Supplied information Block Start

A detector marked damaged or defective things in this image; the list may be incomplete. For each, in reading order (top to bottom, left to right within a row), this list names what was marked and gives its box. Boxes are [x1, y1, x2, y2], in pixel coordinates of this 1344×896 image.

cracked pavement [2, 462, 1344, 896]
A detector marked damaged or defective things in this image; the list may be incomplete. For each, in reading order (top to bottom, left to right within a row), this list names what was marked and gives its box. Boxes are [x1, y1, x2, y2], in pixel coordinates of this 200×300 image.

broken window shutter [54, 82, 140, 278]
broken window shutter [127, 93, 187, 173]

Supplied information Block End
Supplied information Block Start

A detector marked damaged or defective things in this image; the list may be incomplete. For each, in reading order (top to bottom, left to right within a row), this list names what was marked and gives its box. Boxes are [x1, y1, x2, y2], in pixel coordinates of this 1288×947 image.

Supplied information Block End
Supplied information Block Start

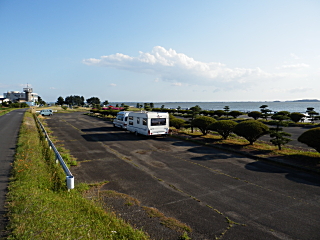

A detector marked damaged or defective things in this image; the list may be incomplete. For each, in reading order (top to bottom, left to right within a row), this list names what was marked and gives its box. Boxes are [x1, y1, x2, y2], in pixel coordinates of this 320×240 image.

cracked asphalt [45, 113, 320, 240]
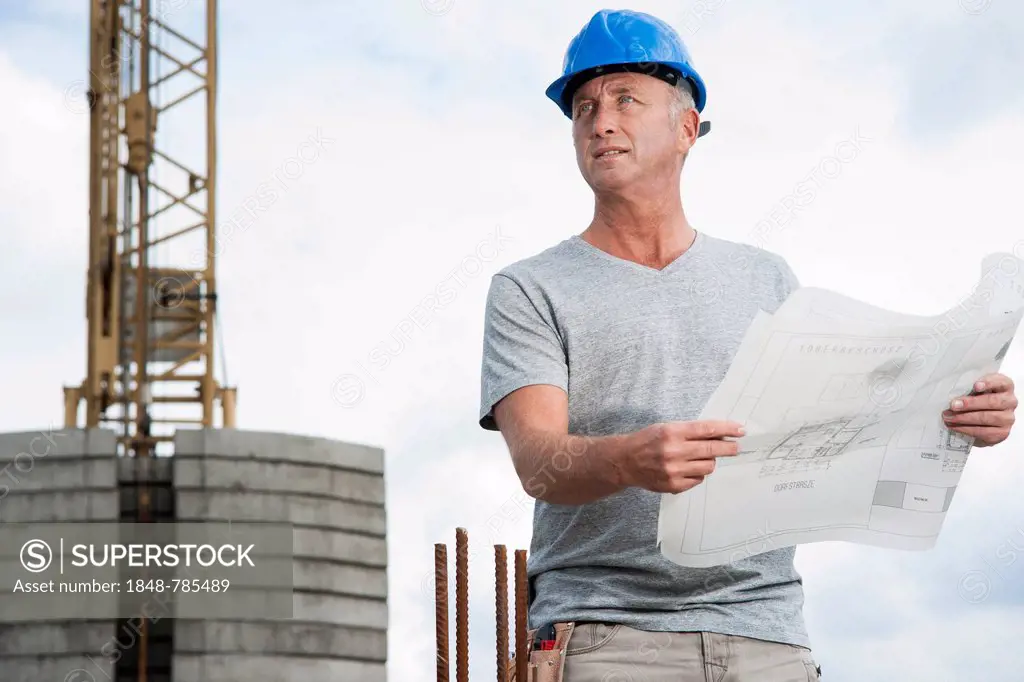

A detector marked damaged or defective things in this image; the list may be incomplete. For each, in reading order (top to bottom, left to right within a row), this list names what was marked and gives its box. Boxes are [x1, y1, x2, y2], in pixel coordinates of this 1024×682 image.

Supplied information Block End

**Work request:** All lines above from the one containing "this 320×240 image." up to and including the one containing "this 1024×682 image." are to be set down exactly, and nothing else. Leave images out.

**Task output:**
A detector marked damaged or defective things in this image; the list may be incomplete. For each, in reading order (top to bottom, left to right within a row), this list names what was marked and gives its box. Boxes are [x1, y1, x2, y2], in pixel coordinates of this 320×240 image.

cracked asphalt [45, 113, 320, 240]

A detector marked damaged or defective things in this image; the list may be incomplete. For each, in reading order (top to bottom, left to right within a row), this list names what was marked and gives its box. Boxes are [x1, y1, x2, y2], in pixel coordinates of this 1024×682 image.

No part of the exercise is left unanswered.